Fall Farm Share FAQ

Moraine Butternut

What should I expect to receive in my Fall Farm Share? Crops planned include beets, broccoli, Brussels sprouts, napa, green and red cabbages, carrots, cauliflower, chard, escarole, kale, gilfeather turnips, winter squash, watermelon and diakon radishes, salad turnips, lettuce, sweet potatoes, potatoes, kohlrabi, onions, shallots, leeks, parsley, popcorn, radicchio and spinach. It looks like we may also have fennel, purple top turnips, sweet peppers and some plum tomatoes in the first share.

How much produce is in Fall Farm Share? Each every-other-week Fall Farm share will contain approximately $60 of produce, some of which will store for weeks or months (butternut squash, sweet potatoes, popcorn, cabbage, beets, etc.). Some you will want to use right away (lettuce, spinach, peppers, tomatoes). Moraine Farm shares are perfectly sized to give you all the joys of the growing season without overwhelming your table or refrigerator. Shares are just the right size for one or two adults who enjoy vegetables and cook a lot , a small family with limited time to cook, or someone new to Community Supported Agriculture.

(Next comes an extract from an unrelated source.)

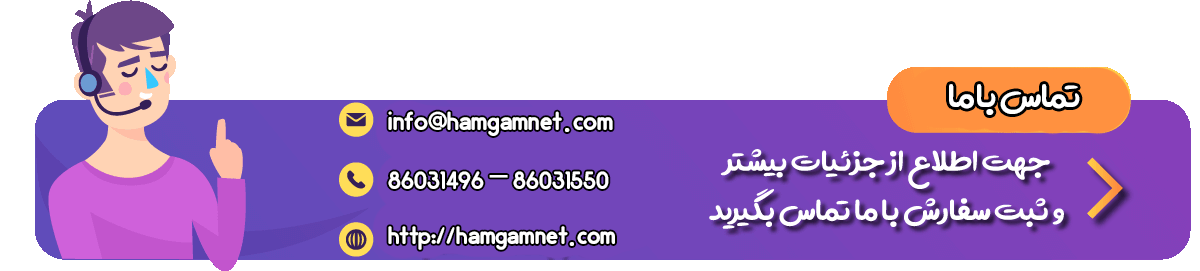 تماس-با-مشاوران-همگام-نت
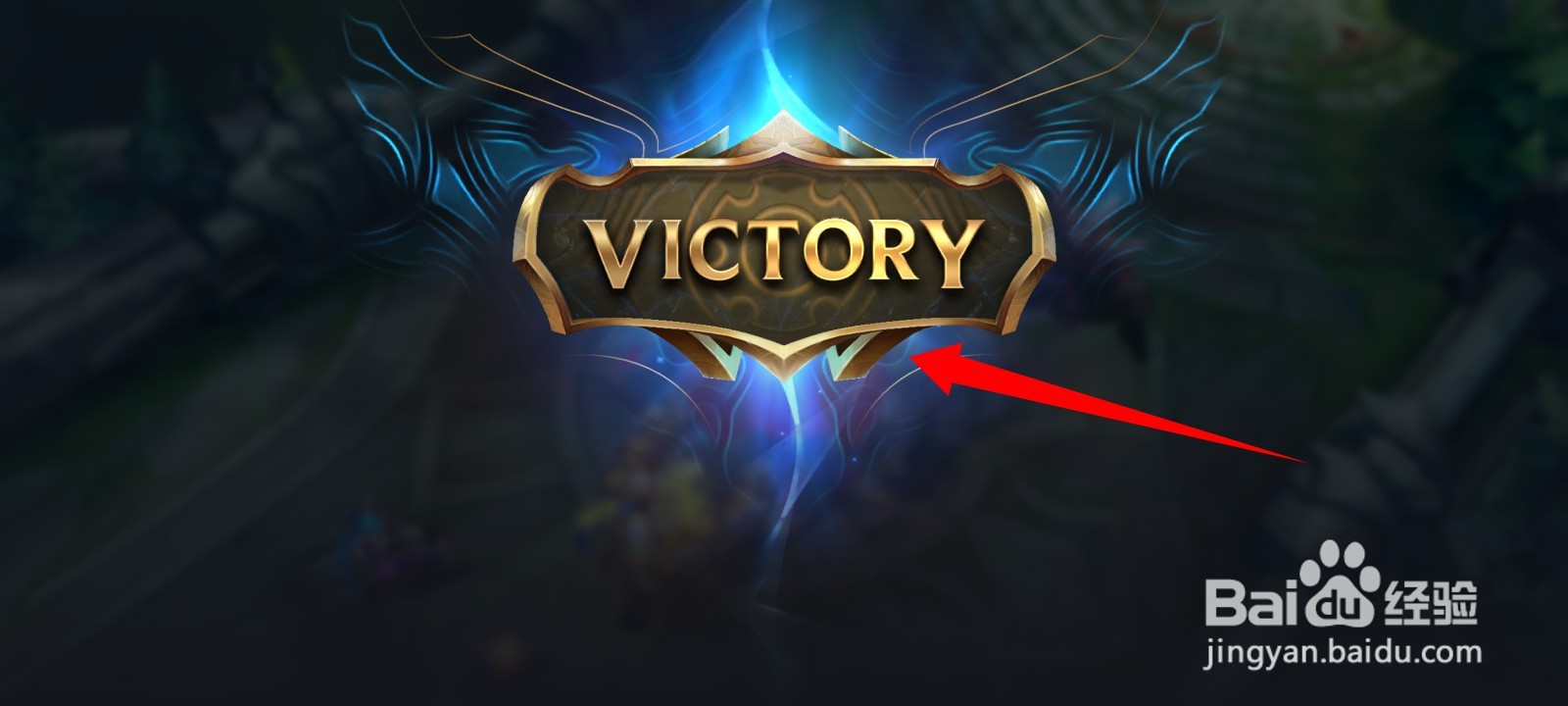 英雄联盟手游游戏攻略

How do I buy a Fall Farm Share? Is there a deadline for purchasing a Fall Farm Share? The deadline is October 18. To purchase a share, complete the  on-line subscription form and drop your check, payable to The Trustees of Reservations (TTOR),  in the mail to Moraine Farm CSA, 733 Cabot St, Beverly, MA 01915.

How much does a Fall Farm Share cost? Do I have to be a member of The Trustees of Reservations to purchase a share?  A Fall Farm Share costs $200 for the four every-other-week distributions.  All Moraine Farm shareholders must be dues-paying members of The Trustees of Reservations. Join The Trustees on-line at the membership level that works best for you.

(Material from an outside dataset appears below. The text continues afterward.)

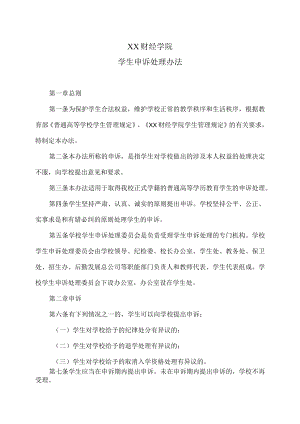 XX财经学院学生申诉处理办法.docx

Are Moraine Farm veggies organic? At Moraine Farm, our vegetables are grown in an environmentally sustainable manner: crops grow from greenhouse to harvest without the use of synthetic fertilizers, pesticides or herbicides. The farmers use compost and organic fertilizers. Green manures and legume cover crops are planted to fix nitrogen, build soil organic matter, and prevent erosion. Seeds are organic when available, with inclusion of heirloom and open-pollinated varieties. We control pests through the use of crop rotations, biological insecticides, and cultural practices such as the use of row covers. Some bugs we’ll just tolerate. Our practices are guided by the National Organic Standards and by our own goals for achieving a sustainable system.